Hopefully Hillary is her way to going down in flames. The country will be well-served not only by her defeat but by having her get destroyed on election day. I can hope this is what happens.

If not, and she somehow makes it into office, then we are surely in store for a Golden Age of Liberal Bullying. Emboldened by her victory, her street thugs will take it upon themselves to act out her thuggishness by expunging all resistance throughout the areas of the country where they hold sway.

They will do it with fists and feet, and pushing their fat bellies into others, knocking them down, as in this video. They will do with sledgehammers. They will do it with theirs automobiles.

But of course it will all be non-violent.

In the videos, men can be seen shouting and cursing at the woman before taking things from her cart. One man accuses the woman of “spewing hate.”
“You spewed hate and you got hate,” one man tells the woman as she lies on the ground, with bystanders ripping up her signs. “You got exactly what you were dishing out. I told you. I warned you.”

The Bullying License that Liberals Grant to Themselves

Are you a liberal and think of yourself as a non-violent person, who advocates only peace? Good for you.

So was the guy in Los Angeles who destroyed Donald Trump's star on the Hollywood Walk of Fame.
"I had to do it – to make myself feel whole and to be part of the democratic process, I had to do the nonviolent action," Otis said.
In the warped calculus of many liberals, so long the are on the correct side, then anything destructive that they do is by nature, "nonviolent."  After all, they know their own hearts, and they know themselves to be meek little lambs.

Of course this is the way all bullies have thought throughout the history of the world.  I have the moral right to do this.

If only this were an isolated incident, but the incidents of violence from Hillary supporters throughout this election shows how prevalent this type of thinking has become among liberals.

Of course the poor man is obviously oppressed, so let's forgive him.
An heir to the Otis Elevator Company fortune, Otis' great-great grandfather invented Listerine, he said. He owns the world's largest collection of Dr. Seuss's original art. (source).

WHAT IS NEEDED: Please write out the opinion piece on liberal bullying from "They will do it with fists" to "Good for you.", word for word.

DATA SECTION:
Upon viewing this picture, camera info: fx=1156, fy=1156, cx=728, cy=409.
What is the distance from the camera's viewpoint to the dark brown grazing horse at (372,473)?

SOLUTION TO THIS TASK:
They will do it with fists and feet, and pushing their fat bellies into others, knocking them down, as in this video. They will do with sledgehammers. They will do it with theirs automobiles.

But of course it will all be non-violent.

In the videos, men can be seen shouting and cursing at the woman before taking things from her cart. One man accuses the woman of “spewing hate.”
“You spewed hate and you got hate,” one man tells the woman as she lies on the ground, with bystanders ripping up her signs. “You got exactly what you were dishing out. I told you. I warned you.”

The Bullying License that Liberals Grant to Themselves

Are you a liberal and think of yourself as a non-violent person, who advocates only peace? Good for you.